# Your objective
Please give again, exactly, every line of the material from the one containing "商品房认购单(认购书认购协议)6篇" to the end, including both of those lines.

# Given data
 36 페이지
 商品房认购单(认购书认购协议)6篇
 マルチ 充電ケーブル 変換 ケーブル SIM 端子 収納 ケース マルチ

# Final answer
 商品房认购单(认购书认购协议)6篇
 マルチ 充電ケーブル 変換 ケーブル SIM 端子 収納 ケース マルチ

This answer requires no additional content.